HOMO HOMİNİ LUPUS (İnsan insanın kurdudur)
13 Eylül 2012 01:00
İnsanın olduğu her yer hatalarla donatılmıştır. Hatalı olanı yiyenler daha az hatalı olanlar değil, daha güçlü olanlardır. İşinin yüzde atmışı, malzemesi insan olan bir grubu sevk ve idare etmek olanlar ise en kolay lokmalardır. Hatalarıyla yüzleşmeyi reddettikleri sürece...
Bu deyişin sahibi Thomas Hobbes'a göre insanlar doğuştan eşittir. Bu eşitlik sonuçta amaçlarına erişme umudunun da eşitliğini sağlar.
Bir taraftan "Bize malzeme çıktı" diyenlerden agresif sorular, diğer yandan da "Bunları pek okumuyorum" diyerek kendini sütre gerisine atan tazecik bir teknik direktör.
Bir bakalım...
Hollanda karşısına çıkan takımın sadece iki oyuncusu var bizim illerden gelen ve bizim ligimizin eskilerinden... Tolga Zengin ve Semih Kaya...
11'in Umut'u, Hamit'i sadece üç haftadır ligdeler. Bizden olup da bugün oynadıkları maçın ardından ülkelerine gidenler ise ayrı bir dünya...
Takımın 5 oyuncusundan üçü hiç Türkçe konuşmuyor; ikisi ise çat pat... Bazıları Türkçeyi bırakın Almancadan başka dil bilmiyor.
Bizim hocamız soyunma odasında kullanmak zorunda kaldığı en az iki tercümanla bilimsellikten dem vuruyor.
Tamam, bilimsellik ve istatistik verilere hürmetim sonsuz. Ama az süre alan Selçuk İnan'ı portföyüne almadı da onun yarısı kadar süre vermiş olduğu Mevlüt Erdinç'i sahaya neden sürdü? Hani nerede o zaman istatistik?
TAHTA VE
TEBEŞİR...
120 dakika daha fazla kullandığı ve iki 90 verdiği Mert Günok yok ve hiç 90 alamayan Mert'in yarısından az Tolga kalede...
Üç kez 90 alan ve 297 dakika hazırlık gören Bekir İrtegün bir anda erken emekli...
Serdar Kurtuluş'un 90'ı da var, toplam 151 dakikası da... Oysa Gökhan Gönül'ün sadece bir adet 90'ı bulunuyor.

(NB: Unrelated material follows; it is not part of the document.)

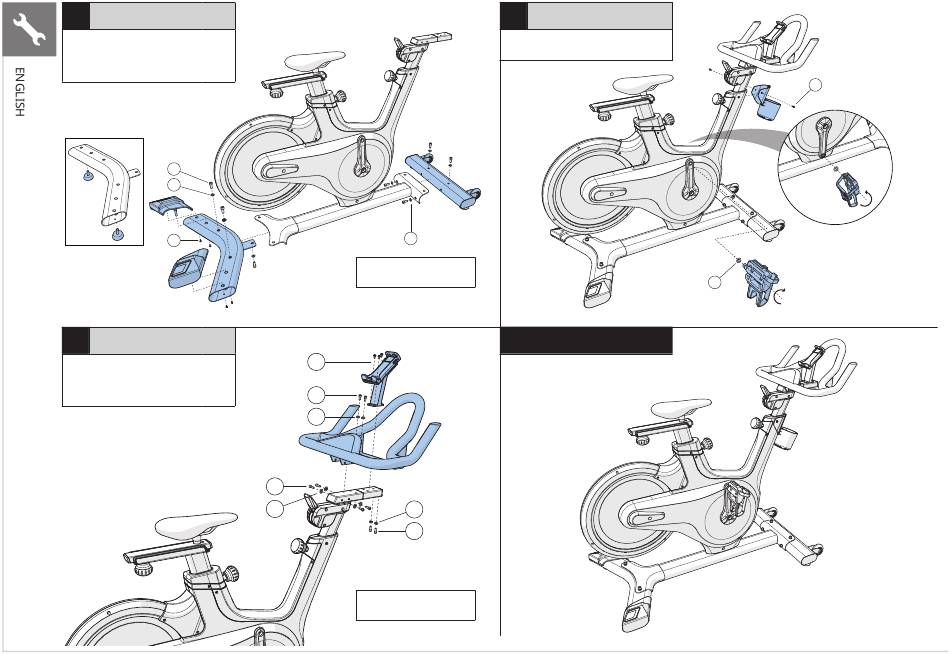 ENGLISH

Mektup, hazırlıklar sırasında yazılmış demek ki Selçuk İnan ve Gökhan Gönül konusunda...
Bizleri "tahta ve tebeşir" döneminin artıkları gibi görmesi ise zor günlerinde tek dayanağı olacak olanlara haksızlıktır.
Değilse bu 11'ler kendi 11'leri değildir demektir ki; bu da bizi bekleyen felaketin daniskasıdır.

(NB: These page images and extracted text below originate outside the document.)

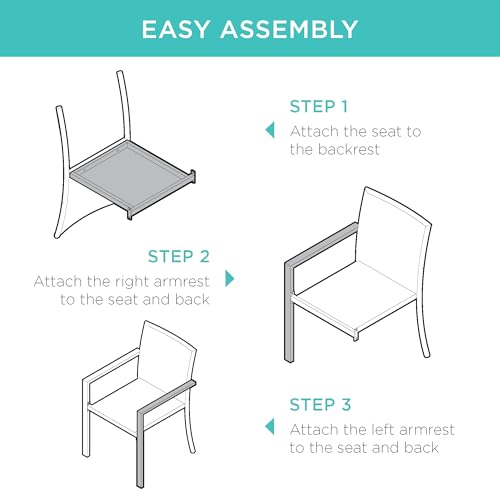 EASY ASSEMBLY

STEP 1
Attach the seat to the backrest

STEP 2
Attach the right armrest to the seat and back

STEP 3
Attach the left armrest to the seat and back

Unutmayalım ki hocam; Arşimed "moment des forces" diye bildiğimiz kaldıraç prensiplerini kumun üzerine bir dal parçasıyla çizerek buldu; suyun kaldırma ve yoğunluk prensiplerini ise hamamda yıkanırken kurnaya düşen bir sabun parçasından...
O nedenle;
Bir şeyi kazanmak için, bazı şeyleri kaybetmelisin.

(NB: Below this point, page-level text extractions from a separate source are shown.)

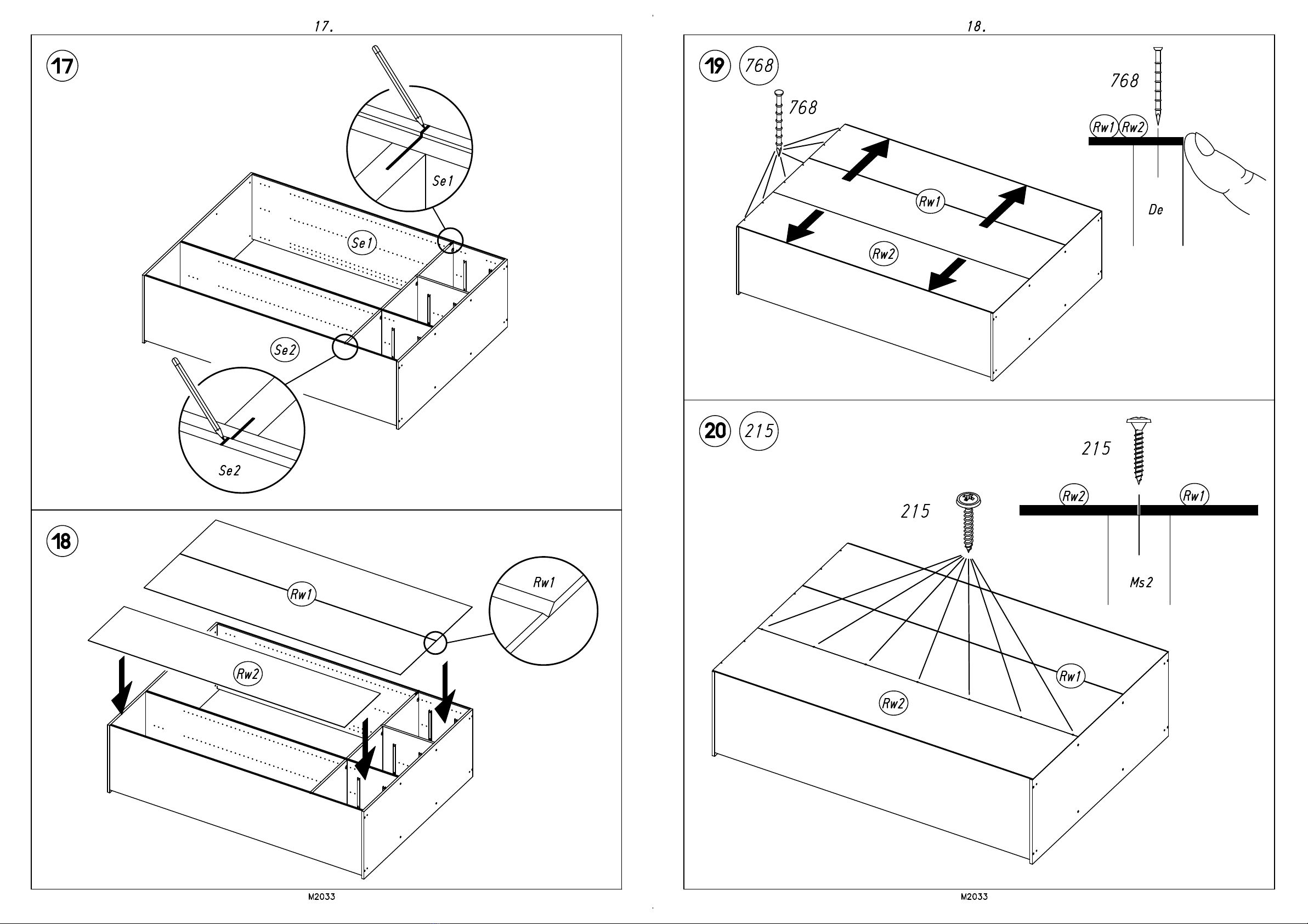 17.

17

Se1

Se1

Se2

Se2

18

Rw1

Rw1

Rw2

M2033

18.

19 768

768

768

Rw1 Rw2

De

Rw1

Rw2

20 215

215

215

Rw2 Rw1

Ms2

Rw1

Rw2

M2033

Ve unutma "Kaybettiğinde değil, vazgeçtiğinde yenilirsin!..." (F.Terim).
Avcı'nın yolu bu ise diyecek lafım yok..
Ammmaaaa..
Son basın toplantısında sarf ettiği "Okumuyorum, tahta ve tebeşir devri bitti" gibi hamaset kokan ateşle bezenmiş kızgın sözcükler eğer şu kavramı içeriyorsa bedelini kendisi ödeyecektir:
Cam kırıkları gibidir bazen kelimeler; ağzına dolar insanın...
Sussan acıtır;
Konuşsan kanatır!...
Yetenek bir Allah vergisi ise, Allah vergisinin istatistiği olamaz. Niyetiniz "vergiden kaçırmak" ise, onun da "milli meselede" yeri olmaz.
Allah'ın bahşettiğine çetele tutmak mubah olamaz, olsa olsa günah olabilir. S-ÖZ: "Otobüsün sol camından manzarayı seyrederken, sağ camından kaçırdıklarımızdan ibarettir bazen hayat..." (Cemal Süreya)
Kucağımızda bulduğumuz Selçuk problemine Emre kaptanımız şimdi de nur topu gibi bir Hamit derdi ekledi. İkisi de "insanın köpeği ısırması" kadar haberdir.